══ Dataset records

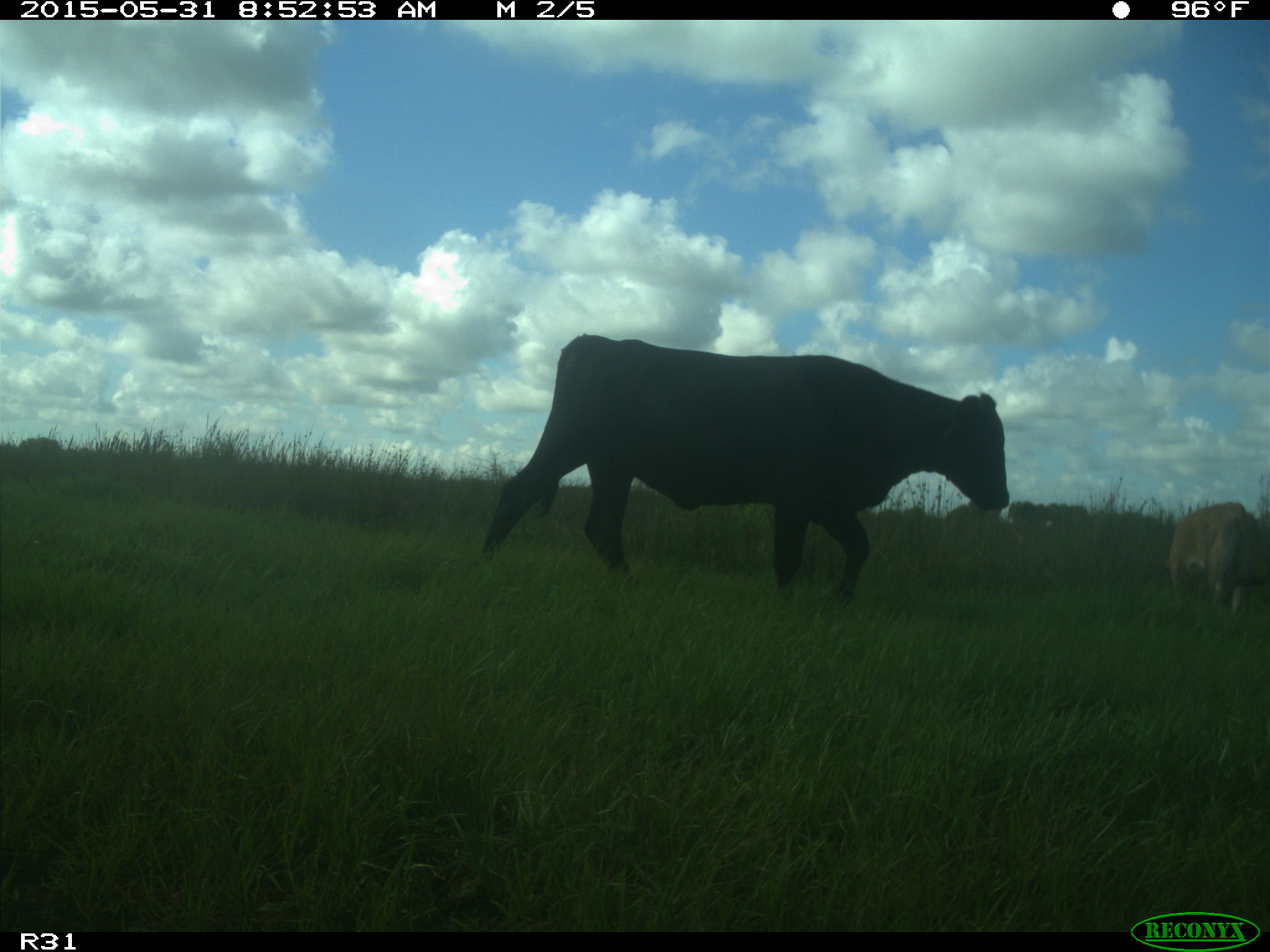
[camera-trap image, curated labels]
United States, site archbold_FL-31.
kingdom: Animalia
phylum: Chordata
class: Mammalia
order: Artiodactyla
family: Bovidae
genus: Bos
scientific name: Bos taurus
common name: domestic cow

════

Give an exact copy of the material, leaving out every picture.

[camera-trap image, curated labels]
United States, site archbold_FL-31.
kingdom: Animalia
phylum: Chordata
class: Mammalia
order: Artiodactyla
family: Bovidae
genus: Bos
scientific name: Bos taurus
common name: domestic cow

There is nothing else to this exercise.